Record extracts →
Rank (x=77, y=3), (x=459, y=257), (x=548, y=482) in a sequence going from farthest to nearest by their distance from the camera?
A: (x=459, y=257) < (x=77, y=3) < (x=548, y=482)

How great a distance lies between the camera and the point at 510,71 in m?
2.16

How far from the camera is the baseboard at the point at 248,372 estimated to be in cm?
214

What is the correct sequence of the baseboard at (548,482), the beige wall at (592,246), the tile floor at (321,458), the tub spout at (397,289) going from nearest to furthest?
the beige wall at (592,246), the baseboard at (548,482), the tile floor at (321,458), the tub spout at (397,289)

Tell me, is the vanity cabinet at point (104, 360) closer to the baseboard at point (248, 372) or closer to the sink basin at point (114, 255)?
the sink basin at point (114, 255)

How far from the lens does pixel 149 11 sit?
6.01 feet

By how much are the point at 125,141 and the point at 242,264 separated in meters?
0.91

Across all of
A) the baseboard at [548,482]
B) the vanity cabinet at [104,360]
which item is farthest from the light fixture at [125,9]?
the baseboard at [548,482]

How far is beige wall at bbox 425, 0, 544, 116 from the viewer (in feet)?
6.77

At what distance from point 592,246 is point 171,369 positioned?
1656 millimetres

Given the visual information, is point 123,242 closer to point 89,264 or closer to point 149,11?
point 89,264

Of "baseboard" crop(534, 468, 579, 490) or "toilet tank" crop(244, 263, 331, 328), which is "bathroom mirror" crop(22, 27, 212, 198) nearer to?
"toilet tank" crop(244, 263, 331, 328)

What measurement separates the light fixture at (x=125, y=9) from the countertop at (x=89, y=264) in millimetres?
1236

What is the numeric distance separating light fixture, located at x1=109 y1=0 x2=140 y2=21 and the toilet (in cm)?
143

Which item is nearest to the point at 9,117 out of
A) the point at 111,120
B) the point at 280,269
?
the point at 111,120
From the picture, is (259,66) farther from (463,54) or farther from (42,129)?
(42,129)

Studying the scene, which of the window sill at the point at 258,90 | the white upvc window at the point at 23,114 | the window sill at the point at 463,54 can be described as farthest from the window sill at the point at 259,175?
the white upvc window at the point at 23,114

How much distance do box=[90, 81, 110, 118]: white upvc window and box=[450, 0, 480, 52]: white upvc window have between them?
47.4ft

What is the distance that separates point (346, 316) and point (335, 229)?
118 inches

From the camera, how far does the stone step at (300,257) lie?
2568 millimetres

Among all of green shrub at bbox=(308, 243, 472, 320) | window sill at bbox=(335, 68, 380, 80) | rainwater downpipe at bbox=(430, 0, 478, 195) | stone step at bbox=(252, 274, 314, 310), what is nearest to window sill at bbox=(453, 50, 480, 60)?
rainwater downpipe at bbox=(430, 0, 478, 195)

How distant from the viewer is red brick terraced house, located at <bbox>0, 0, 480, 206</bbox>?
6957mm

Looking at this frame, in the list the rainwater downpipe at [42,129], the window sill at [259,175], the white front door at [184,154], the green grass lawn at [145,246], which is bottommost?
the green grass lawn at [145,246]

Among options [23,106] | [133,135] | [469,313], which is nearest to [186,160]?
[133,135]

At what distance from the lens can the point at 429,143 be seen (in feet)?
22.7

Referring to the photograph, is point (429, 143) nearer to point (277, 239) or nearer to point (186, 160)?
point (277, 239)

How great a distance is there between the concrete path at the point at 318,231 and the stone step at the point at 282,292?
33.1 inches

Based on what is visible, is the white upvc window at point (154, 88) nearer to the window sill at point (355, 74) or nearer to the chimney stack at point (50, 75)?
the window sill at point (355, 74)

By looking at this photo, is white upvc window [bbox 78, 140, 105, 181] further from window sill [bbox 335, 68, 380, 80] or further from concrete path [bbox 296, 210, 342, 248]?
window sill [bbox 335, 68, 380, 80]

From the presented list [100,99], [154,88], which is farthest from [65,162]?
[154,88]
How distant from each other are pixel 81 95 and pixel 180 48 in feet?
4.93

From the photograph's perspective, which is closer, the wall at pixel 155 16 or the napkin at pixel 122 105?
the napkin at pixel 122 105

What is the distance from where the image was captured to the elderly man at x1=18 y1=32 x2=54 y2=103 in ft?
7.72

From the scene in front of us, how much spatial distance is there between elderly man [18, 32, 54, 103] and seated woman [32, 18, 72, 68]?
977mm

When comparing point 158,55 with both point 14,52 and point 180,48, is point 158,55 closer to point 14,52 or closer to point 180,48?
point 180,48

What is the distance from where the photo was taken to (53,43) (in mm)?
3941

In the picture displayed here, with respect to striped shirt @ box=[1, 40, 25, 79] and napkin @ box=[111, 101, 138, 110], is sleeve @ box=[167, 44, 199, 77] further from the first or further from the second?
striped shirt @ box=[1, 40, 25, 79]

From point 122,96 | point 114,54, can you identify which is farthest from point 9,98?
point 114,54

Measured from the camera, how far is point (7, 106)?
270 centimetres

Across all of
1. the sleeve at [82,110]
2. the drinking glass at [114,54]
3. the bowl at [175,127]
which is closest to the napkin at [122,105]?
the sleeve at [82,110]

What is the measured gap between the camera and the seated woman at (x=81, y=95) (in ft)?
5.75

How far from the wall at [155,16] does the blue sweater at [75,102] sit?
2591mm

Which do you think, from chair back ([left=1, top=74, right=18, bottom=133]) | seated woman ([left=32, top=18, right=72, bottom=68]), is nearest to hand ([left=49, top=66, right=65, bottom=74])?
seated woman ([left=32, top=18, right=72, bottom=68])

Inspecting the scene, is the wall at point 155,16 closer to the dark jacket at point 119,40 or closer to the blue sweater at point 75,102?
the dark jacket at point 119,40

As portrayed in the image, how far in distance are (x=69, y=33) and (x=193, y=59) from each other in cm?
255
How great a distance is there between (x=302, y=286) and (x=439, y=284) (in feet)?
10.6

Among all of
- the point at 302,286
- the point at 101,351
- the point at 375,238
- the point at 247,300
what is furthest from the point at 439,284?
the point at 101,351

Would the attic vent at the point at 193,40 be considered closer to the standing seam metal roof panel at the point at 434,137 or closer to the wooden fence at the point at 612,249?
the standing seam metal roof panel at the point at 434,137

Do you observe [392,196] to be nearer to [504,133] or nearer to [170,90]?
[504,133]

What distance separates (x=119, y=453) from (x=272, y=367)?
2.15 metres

Requirement → Reproduce all of the records above word for word, each line unchanged.

Final result →
Rank (x=77, y=3), (x=459, y=257), (x=548, y=482) in a sequence going from farthest to nearest by their distance from the camera?
A: (x=459, y=257) < (x=77, y=3) < (x=548, y=482)

How great a distance lies between the camera and the point at 510,71 in m?
2.16

How far from the camera is the baseboard at the point at 248,372 estimated to be in cm?
214

What is the correct sequence of the baseboard at (548,482), the beige wall at (592,246), the tile floor at (321,458), the tub spout at (397,289) going from nearest to furthest?
the beige wall at (592,246), the baseboard at (548,482), the tile floor at (321,458), the tub spout at (397,289)

Tell me, is the vanity cabinet at point (104, 360) closer to the baseboard at point (248, 372) or closer to the sink basin at point (114, 255)?
the sink basin at point (114, 255)

How far from the lens does pixel 149 11 sit?
6.01 feet

By how much are the point at 125,141 and the point at 242,264 separated in meters?
0.91

Across all of
A) the baseboard at [548,482]
B) the vanity cabinet at [104,360]
which item is farthest from the light fixture at [125,9]?
the baseboard at [548,482]

How far is beige wall at bbox 425, 0, 544, 116 from the viewer (in feet)?
6.77

At what distance from point 592,246 is point 171,369 positioned?
1656 millimetres

Given the visual information, is point 123,242 closer to point 89,264 or closer to point 149,11?
point 89,264

Of "baseboard" crop(534, 468, 579, 490) or "toilet tank" crop(244, 263, 331, 328), which is "bathroom mirror" crop(22, 27, 212, 198) nearer to?
"toilet tank" crop(244, 263, 331, 328)

What measurement separates the light fixture at (x=125, y=9) from the countertop at (x=89, y=264) in millimetres?
1236

What is the numeric distance separating light fixture, located at x1=109 y1=0 x2=140 y2=21 and the toilet (in cm)?
143

Which item is nearest to the point at 9,117 out of
A) the point at 111,120
B) the point at 280,269
?
the point at 111,120
From the picture, is (259,66) farther from (463,54) or farther from (42,129)?
(42,129)

Studying the scene, which of the window sill at the point at 258,90 | the white upvc window at the point at 23,114 | the window sill at the point at 463,54 can be described as farthest from the window sill at the point at 259,175?
the white upvc window at the point at 23,114

How much distance do box=[90, 81, 110, 118]: white upvc window and box=[450, 0, 480, 52]: white upvc window have between them?
47.4ft

What is the distance that separates point (346, 316) and point (335, 229)?
118 inches

From the camera, how far does the stone step at (300,257) lie?
2568 millimetres

Among all of green shrub at bbox=(308, 243, 472, 320) | window sill at bbox=(335, 68, 380, 80) | rainwater downpipe at bbox=(430, 0, 478, 195) | stone step at bbox=(252, 274, 314, 310), what is nearest to window sill at bbox=(453, 50, 480, 60)?
rainwater downpipe at bbox=(430, 0, 478, 195)

How distant from the viewer is red brick terraced house, located at <bbox>0, 0, 480, 206</bbox>?
6957mm

Looking at this frame, in the list the rainwater downpipe at [42,129], the window sill at [259,175], the white front door at [184,154], the green grass lawn at [145,246], which is bottommost?
the green grass lawn at [145,246]

Among options [23,106] | [133,135] | [469,313], which is nearest to [186,160]?
[133,135]

At what distance from the lens can the point at 429,143 be seen (in feet)?
22.7

Referring to the photograph, is point (429, 143) nearer to point (277, 239) or nearer to point (186, 160)?
point (277, 239)

How great a distance is there between the concrete path at the point at 318,231 and the stone step at the point at 282,292?
33.1 inches

Based on what is visible, is the white upvc window at point (154, 88) nearer to the window sill at point (355, 74) or nearer to the chimney stack at point (50, 75)?
the window sill at point (355, 74)

By looking at this photo, is white upvc window [bbox 78, 140, 105, 181] further from window sill [bbox 335, 68, 380, 80] or further from concrete path [bbox 296, 210, 342, 248]?
window sill [bbox 335, 68, 380, 80]

From the presented list [100,99], [154,88], which is farthest from [65,162]?
[154,88]
How distant from each other are pixel 81 95 and pixel 180 48 in feet?
4.93

From the photograph's perspective, which is closer, the wall at pixel 155 16 or the napkin at pixel 122 105?
the napkin at pixel 122 105

What is the distance from where the image was captured to the elderly man at x1=18 y1=32 x2=54 y2=103 in ft?
7.72

From the scene in front of us, how much spatial distance is there between elderly man [18, 32, 54, 103] and seated woman [32, 18, 72, 68]?
977mm

When comparing point 158,55 with both point 14,52 and point 180,48, is point 158,55 closer to point 14,52 or closer to point 180,48?
point 180,48

What is the distance from where the photo was taken to (53,43) (in mm)?
3941

In the picture displayed here, with respect to striped shirt @ box=[1, 40, 25, 79] and napkin @ box=[111, 101, 138, 110], is sleeve @ box=[167, 44, 199, 77] further from the first or further from the second?
striped shirt @ box=[1, 40, 25, 79]

From point 122,96 | point 114,54, can you identify which is farthest from point 9,98?
point 114,54

Measured from the camera, how far is point (7, 106)?
270 centimetres

Across all of
1. the sleeve at [82,110]
2. the drinking glass at [114,54]
3. the bowl at [175,127]
which is closest to the napkin at [122,105]?
the sleeve at [82,110]

What is the measured gap between the camera and the seated woman at (x=81, y=95) (in ft)?
5.75

How far from the wall at [155,16] does the blue sweater at [75,102] sit?
2591mm

Which do you think, from chair back ([left=1, top=74, right=18, bottom=133]) | seated woman ([left=32, top=18, right=72, bottom=68]), is nearest to hand ([left=49, top=66, right=65, bottom=74])?
seated woman ([left=32, top=18, right=72, bottom=68])

Inspecting the scene, is the wall at point 155,16 closer to the dark jacket at point 119,40 or closer to the blue sweater at point 75,102?
the dark jacket at point 119,40

As portrayed in the image, how far in distance are (x=69, y=33) and (x=193, y=59) from each other in cm?
255
How great a distance is there between (x=302, y=286) and (x=439, y=284) (in feet)?
10.6

Among all of
- the point at 302,286
- the point at 101,351
- the point at 375,238
- the point at 247,300
what is furthest from the point at 439,284?
the point at 101,351

Would the attic vent at the point at 193,40 be considered closer to the standing seam metal roof panel at the point at 434,137 or closer to the wooden fence at the point at 612,249?
the standing seam metal roof panel at the point at 434,137

Do you observe [392,196] to be nearer to [504,133] or nearer to [170,90]?
[504,133]

What distance separates (x=119, y=453) from (x=272, y=367)?
2.15 metres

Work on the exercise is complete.